• **Task instructions**: Copy the rows below, swapping every "trash bin" for "garbage can" and changing nothing else.
------------------------------
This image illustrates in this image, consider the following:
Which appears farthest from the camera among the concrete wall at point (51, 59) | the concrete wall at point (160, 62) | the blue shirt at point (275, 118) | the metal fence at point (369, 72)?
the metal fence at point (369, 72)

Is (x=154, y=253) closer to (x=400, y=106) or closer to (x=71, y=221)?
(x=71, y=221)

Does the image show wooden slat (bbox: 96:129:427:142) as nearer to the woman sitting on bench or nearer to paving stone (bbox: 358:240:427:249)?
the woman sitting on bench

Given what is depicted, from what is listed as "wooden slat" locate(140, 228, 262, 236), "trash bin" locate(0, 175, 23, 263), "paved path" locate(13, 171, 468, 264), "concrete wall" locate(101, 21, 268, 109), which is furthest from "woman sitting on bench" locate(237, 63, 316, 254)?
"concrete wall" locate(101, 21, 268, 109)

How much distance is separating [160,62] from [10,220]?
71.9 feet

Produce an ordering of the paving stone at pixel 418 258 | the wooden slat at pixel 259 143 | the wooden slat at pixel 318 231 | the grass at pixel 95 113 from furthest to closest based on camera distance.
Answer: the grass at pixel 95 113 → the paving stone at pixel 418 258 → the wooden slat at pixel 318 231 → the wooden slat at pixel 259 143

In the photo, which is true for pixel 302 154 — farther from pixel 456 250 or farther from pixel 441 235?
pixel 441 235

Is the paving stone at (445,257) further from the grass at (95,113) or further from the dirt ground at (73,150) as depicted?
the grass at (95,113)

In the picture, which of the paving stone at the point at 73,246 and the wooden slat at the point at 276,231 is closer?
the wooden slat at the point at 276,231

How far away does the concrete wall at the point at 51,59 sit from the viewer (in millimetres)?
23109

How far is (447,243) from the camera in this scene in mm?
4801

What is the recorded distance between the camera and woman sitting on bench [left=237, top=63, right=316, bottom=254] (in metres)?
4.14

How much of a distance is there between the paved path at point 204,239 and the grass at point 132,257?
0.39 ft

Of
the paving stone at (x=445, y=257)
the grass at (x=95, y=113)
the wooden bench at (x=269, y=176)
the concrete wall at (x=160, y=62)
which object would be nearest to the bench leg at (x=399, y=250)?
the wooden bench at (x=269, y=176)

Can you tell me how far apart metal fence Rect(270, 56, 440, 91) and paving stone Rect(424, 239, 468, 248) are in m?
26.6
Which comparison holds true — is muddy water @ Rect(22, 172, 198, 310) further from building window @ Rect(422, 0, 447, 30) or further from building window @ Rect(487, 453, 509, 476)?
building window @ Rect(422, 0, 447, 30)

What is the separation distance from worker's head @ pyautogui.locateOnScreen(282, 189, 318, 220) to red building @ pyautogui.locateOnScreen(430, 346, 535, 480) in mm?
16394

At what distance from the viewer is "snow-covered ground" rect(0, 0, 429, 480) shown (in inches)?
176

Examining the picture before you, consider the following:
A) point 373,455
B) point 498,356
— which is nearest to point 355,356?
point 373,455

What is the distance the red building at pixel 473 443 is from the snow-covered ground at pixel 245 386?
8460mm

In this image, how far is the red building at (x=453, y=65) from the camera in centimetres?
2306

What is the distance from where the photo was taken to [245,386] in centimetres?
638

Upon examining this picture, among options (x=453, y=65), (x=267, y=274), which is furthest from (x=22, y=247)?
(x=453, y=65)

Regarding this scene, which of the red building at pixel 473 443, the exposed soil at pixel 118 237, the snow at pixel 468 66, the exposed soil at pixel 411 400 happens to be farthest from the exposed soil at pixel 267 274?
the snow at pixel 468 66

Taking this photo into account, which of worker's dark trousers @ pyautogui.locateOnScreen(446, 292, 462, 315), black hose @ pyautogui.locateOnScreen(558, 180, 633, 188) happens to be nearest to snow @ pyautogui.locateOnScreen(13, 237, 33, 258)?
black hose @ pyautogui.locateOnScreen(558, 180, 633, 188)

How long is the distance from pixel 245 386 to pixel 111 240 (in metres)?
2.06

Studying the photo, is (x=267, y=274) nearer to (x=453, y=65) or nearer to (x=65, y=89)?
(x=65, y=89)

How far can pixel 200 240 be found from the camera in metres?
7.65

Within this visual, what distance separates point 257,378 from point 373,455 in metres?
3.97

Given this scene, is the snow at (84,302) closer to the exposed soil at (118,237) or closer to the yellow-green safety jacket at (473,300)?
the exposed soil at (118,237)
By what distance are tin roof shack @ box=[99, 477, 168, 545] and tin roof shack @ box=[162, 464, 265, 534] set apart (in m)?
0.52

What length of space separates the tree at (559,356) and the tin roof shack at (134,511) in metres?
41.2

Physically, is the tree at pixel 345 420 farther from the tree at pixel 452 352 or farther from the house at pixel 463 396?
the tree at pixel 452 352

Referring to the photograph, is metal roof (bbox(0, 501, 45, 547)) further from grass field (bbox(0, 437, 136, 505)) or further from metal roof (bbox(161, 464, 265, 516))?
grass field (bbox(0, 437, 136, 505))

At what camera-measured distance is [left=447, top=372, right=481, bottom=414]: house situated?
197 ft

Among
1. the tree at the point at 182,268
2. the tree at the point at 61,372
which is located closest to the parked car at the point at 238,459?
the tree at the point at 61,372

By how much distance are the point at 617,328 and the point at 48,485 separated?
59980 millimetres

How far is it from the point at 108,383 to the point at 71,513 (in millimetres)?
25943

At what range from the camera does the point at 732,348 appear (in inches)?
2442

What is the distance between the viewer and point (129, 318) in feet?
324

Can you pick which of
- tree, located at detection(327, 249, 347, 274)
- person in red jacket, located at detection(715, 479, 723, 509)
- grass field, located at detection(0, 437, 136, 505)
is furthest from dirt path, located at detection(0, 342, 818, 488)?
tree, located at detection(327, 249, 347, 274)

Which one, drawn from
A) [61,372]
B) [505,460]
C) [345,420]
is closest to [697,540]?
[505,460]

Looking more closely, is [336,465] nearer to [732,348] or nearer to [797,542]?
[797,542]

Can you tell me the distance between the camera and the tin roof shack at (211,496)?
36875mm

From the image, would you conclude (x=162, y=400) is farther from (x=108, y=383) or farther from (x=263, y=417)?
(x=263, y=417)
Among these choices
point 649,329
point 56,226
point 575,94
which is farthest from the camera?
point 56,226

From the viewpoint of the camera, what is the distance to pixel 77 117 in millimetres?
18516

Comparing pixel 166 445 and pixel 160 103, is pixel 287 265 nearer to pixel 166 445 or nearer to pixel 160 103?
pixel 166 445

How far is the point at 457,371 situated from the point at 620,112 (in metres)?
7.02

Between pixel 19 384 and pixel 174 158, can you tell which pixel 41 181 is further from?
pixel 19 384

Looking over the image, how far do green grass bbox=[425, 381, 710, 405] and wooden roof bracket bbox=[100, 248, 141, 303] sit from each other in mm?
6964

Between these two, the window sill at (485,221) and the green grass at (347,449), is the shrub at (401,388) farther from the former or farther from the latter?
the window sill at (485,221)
------------------------------
• **The completed task**:
This image illustrates in this image, consider the following:
Which appears farthest from the camera among the concrete wall at point (51, 59) | the concrete wall at point (160, 62) | the blue shirt at point (275, 118) | the metal fence at point (369, 72)?
the metal fence at point (369, 72)

Is (x=154, y=253) closer to (x=400, y=106) or closer to (x=71, y=221)?
(x=71, y=221)

Does the image show wooden slat (bbox: 96:129:427:142) as nearer to the woman sitting on bench or nearer to paving stone (bbox: 358:240:427:249)?
the woman sitting on bench

Given what is depicted, from what is listed as "wooden slat" locate(140, 228, 262, 236), "garbage can" locate(0, 175, 23, 263), "paved path" locate(13, 171, 468, 264), "concrete wall" locate(101, 21, 268, 109), which is furthest from "woman sitting on bench" locate(237, 63, 316, 254)?
"concrete wall" locate(101, 21, 268, 109)

How much distance is separating [160,62] from [10,220]?
71.9 feet

Produce an ordering of the paving stone at pixel 418 258 | the wooden slat at pixel 259 143 | the wooden slat at pixel 318 231 | the grass at pixel 95 113 from furthest to closest based on camera distance.
Answer: the grass at pixel 95 113 → the paving stone at pixel 418 258 → the wooden slat at pixel 318 231 → the wooden slat at pixel 259 143

In the photo, which is true for pixel 302 154 — farther from pixel 456 250 or farther from pixel 441 235?
pixel 441 235

Is the paving stone at (445,257) further from the grass at (95,113) or further from the dirt ground at (73,150) as depicted?
the grass at (95,113)

In the picture, which of the paving stone at the point at 73,246 and the wooden slat at the point at 276,231 is closer?
the wooden slat at the point at 276,231

How far away does the concrete wall at the point at 51,59 sit from the viewer (in millimetres)?
23109

How far is (447,243) from the camera in this scene in mm?
4801

What is the recorded distance between the camera and woman sitting on bench [left=237, top=63, right=316, bottom=254] (in metres)?
4.14

How much of a distance is there between the paved path at point 204,239 and the grass at point 132,257?
0.39 ft

Of
the paving stone at (x=445, y=257)
the grass at (x=95, y=113)
the wooden bench at (x=269, y=176)
the concrete wall at (x=160, y=62)
which object would be nearest to the bench leg at (x=399, y=250)?
the wooden bench at (x=269, y=176)

Can you tell me how far apart metal fence Rect(270, 56, 440, 91) and paving stone Rect(424, 239, 468, 248) are in m?
26.6
Which comparison holds true — is muddy water @ Rect(22, 172, 198, 310) further from building window @ Rect(422, 0, 447, 30) or further from building window @ Rect(487, 453, 509, 476)?
building window @ Rect(422, 0, 447, 30)

What is the separation distance from worker's head @ pyautogui.locateOnScreen(282, 189, 318, 220) to red building @ pyautogui.locateOnScreen(430, 346, 535, 480) in mm?
16394

At what distance from the viewer is "snow-covered ground" rect(0, 0, 429, 480) shown (in inches)?
176

Examining the picture before you, consider the following:
A) point 373,455
B) point 498,356
— which is nearest to point 355,356?
point 373,455

What is the distance the red building at pixel 473 443 is from the snow-covered ground at pixel 245 386?
8460mm

In this image, how far is the red building at (x=453, y=65) from the camera in centimetres?
2306

What is the distance from where the photo was taken to [245,386] in centimetres?
638

Upon examining this picture, among options (x=453, y=65), (x=267, y=274), which is furthest from (x=22, y=247)?
(x=453, y=65)

Regarding this scene, which of the red building at pixel 473 443, the exposed soil at pixel 118 237, the snow at pixel 468 66, the exposed soil at pixel 411 400 happens to be farthest from the exposed soil at pixel 267 274?
the snow at pixel 468 66

Taking this photo into account, which of worker's dark trousers @ pyautogui.locateOnScreen(446, 292, 462, 315), black hose @ pyautogui.locateOnScreen(558, 180, 633, 188) happens to be nearest to snow @ pyautogui.locateOnScreen(13, 237, 33, 258)?
black hose @ pyautogui.locateOnScreen(558, 180, 633, 188)

How long is the distance from pixel 245 386 to pixel 111 240 (in metres)?
2.06

Studying the photo, is (x=267, y=274) nearer to (x=453, y=65) or nearer to (x=65, y=89)?
(x=65, y=89)

How far can pixel 200 240 be found from the camera in metres?
7.65

Within this visual, what distance separates point 257,378 from point 373,455 in metres?
3.97

Given this scene, is the snow at (84,302) closer to the exposed soil at (118,237) or closer to the yellow-green safety jacket at (473,300)?
the exposed soil at (118,237)
By what distance are tin roof shack @ box=[99, 477, 168, 545] and tin roof shack @ box=[162, 464, 265, 534] set apart (in m)?
0.52

What length of space separates the tree at (559,356) and the tin roof shack at (134,511) in metres?
41.2

Physically, is the tree at pixel 345 420 farther from the tree at pixel 452 352 or farther from the house at pixel 463 396?
the tree at pixel 452 352

Referring to the photograph, is metal roof (bbox(0, 501, 45, 547)) further from grass field (bbox(0, 437, 136, 505)) or further from metal roof (bbox(161, 464, 265, 516))?
grass field (bbox(0, 437, 136, 505))

At what camera-measured distance is [left=447, top=372, right=481, bottom=414]: house situated?
197 ft

Among
1. the tree at the point at 182,268
2. the tree at the point at 61,372
which is located closest to the parked car at the point at 238,459?
the tree at the point at 61,372

By how much distance are the point at 617,328 and the point at 48,485 separated?
59980 millimetres

How far is it from the point at 108,383 to the point at 71,513 (in millimetres)?
25943

At what range from the camera does the point at 732,348 appear (in inches)?
2442

What is the distance between the viewer and point (129, 318) in feet?
324

Can you pick which of
- tree, located at detection(327, 249, 347, 274)
- person in red jacket, located at detection(715, 479, 723, 509)
- grass field, located at detection(0, 437, 136, 505)
is furthest from dirt path, located at detection(0, 342, 818, 488)?
tree, located at detection(327, 249, 347, 274)

Which one, drawn from
A) [61,372]
B) [505,460]
C) [345,420]
is closest to [697,540]?
[505,460]

Looking more closely, is [336,465] nearer to [732,348] or nearer to [797,542]?
[797,542]

Can you tell me the distance between the camera and the tin roof shack at (211,496)?
36875mm

From the image, would you conclude (x=162, y=400) is farther from (x=108, y=383) or farther from (x=263, y=417)?
(x=263, y=417)
Among these choices
point 649,329
point 56,226
point 575,94
which is farthest from the camera?
point 56,226

From the viewpoint of the camera, what is the distance to pixel 77 117 in millimetres?
18516

Comparing pixel 166 445 and pixel 160 103, is pixel 287 265 nearer to pixel 166 445 or nearer to pixel 160 103?
pixel 166 445

How far is the point at 457,371 situated from the point at 620,112 (in metres)?
7.02

Between pixel 19 384 and pixel 174 158, can you tell which pixel 41 181 is further from?
pixel 19 384

Looking over the image, how far do green grass bbox=[425, 381, 710, 405] and wooden roof bracket bbox=[100, 248, 141, 303] sit from each other in mm?
6964

Between these two, the window sill at (485,221) and the green grass at (347,449), is the shrub at (401,388) farther from the former or farther from the latter?
the window sill at (485,221)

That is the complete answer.